Synopsis
Straddling the line between photography and cinema, Interchange is a near-wordless observational depiction of life alongside a stark and imposing Montreal highway. Interchange weaves portraits, landscapes, architecture and objects in its reflection on the city’s inhabitants, its traffic jams, the shipping of commercial goods and the nature of time itself.
A word from Tënk
Interchange is a collection of moving photographs that captures a myriad of sensations unique to metropolitan life. Under the invigorating sun of Montreal, one can feel the scorching pavement as landscapes dominated by road traffic. The camera, always fixed, captures the flow of automobiles; it’s a dance between the stillness and what moves. Among the concrete and highway tableaux, a few portraits: children and adults, whom the camera isolates with care, exposing the strange solitude that unfolds in these territories of anonymity.
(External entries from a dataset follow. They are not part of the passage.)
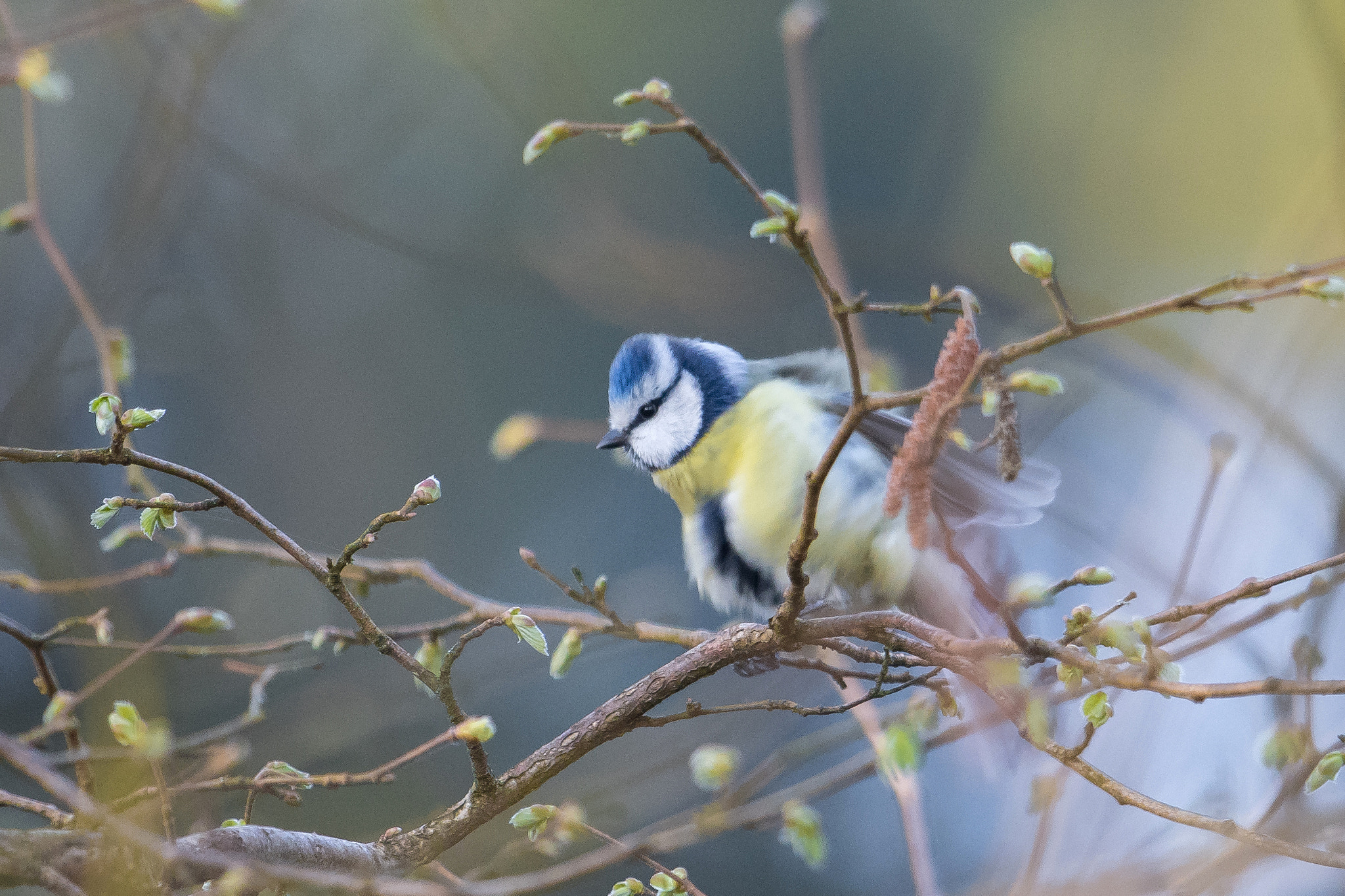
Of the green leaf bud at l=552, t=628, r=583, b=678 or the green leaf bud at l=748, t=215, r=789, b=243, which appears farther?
the green leaf bud at l=552, t=628, r=583, b=678

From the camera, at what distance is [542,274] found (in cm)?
250

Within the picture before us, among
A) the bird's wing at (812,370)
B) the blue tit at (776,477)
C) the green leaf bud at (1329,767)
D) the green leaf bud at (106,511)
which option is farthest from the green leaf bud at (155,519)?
the bird's wing at (812,370)

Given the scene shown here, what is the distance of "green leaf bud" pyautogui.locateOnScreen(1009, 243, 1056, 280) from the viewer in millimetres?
517

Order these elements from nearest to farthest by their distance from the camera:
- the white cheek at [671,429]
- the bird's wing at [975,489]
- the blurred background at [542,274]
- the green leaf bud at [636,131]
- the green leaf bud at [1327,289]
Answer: the green leaf bud at [1327,289] < the green leaf bud at [636,131] < the bird's wing at [975,489] < the white cheek at [671,429] < the blurred background at [542,274]

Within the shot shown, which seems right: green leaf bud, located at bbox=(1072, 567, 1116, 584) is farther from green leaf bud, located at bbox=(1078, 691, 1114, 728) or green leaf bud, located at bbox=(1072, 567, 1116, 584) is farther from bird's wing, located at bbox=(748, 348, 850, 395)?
bird's wing, located at bbox=(748, 348, 850, 395)

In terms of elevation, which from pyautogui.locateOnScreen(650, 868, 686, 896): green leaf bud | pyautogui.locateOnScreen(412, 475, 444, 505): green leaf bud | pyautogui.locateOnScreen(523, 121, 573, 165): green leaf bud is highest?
pyautogui.locateOnScreen(523, 121, 573, 165): green leaf bud

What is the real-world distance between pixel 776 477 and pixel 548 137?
65 cm

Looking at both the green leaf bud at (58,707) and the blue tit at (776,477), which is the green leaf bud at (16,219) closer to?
the green leaf bud at (58,707)

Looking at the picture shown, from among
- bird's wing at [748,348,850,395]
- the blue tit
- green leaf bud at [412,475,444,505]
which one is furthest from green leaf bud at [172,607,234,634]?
bird's wing at [748,348,850,395]

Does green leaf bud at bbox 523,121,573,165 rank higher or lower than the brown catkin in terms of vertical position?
higher

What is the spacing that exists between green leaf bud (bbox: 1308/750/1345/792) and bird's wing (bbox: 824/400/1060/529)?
42cm

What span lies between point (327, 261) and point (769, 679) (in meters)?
2.05

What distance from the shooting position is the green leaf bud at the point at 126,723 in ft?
1.86

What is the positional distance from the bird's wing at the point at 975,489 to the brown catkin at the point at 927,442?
45cm
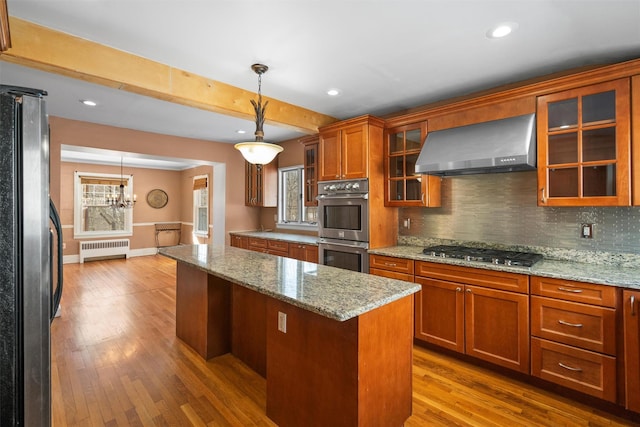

These fragments bear witness to a sensory materiality, as one perceives the coolness of a breeze gently tousling the hair. In this experimental and poetic documentary, time is calm, but there remains a constant muffled hum, like that emanating from a neon sign. With a rich sonic texture, the roar of cars, the hammering of jackhammers, and the screeching of tires are ever-present, reminding us that silence has no place in the city. Brian M. Cassidy and Melanie Shatzky account for this vital persistence that slips through the cracks in the sidewalks, attesting to urban disconnection and numbness with insight and sensitivity, slowly eroding indolence.